- [Exercise] Check the data underneath for lines holding the word "работает", and state only how many you find.

- [Data items]
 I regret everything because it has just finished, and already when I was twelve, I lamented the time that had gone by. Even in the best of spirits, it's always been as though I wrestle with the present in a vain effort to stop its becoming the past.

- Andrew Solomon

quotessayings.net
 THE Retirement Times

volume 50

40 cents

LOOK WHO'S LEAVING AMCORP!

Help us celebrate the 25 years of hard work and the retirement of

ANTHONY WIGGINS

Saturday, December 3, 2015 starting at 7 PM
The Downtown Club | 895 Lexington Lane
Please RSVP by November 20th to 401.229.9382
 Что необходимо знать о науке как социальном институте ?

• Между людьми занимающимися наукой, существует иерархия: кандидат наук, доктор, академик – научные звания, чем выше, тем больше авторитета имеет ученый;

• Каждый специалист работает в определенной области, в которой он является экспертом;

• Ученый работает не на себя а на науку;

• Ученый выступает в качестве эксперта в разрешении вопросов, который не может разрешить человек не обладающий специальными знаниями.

- [Reply to the exercise] 2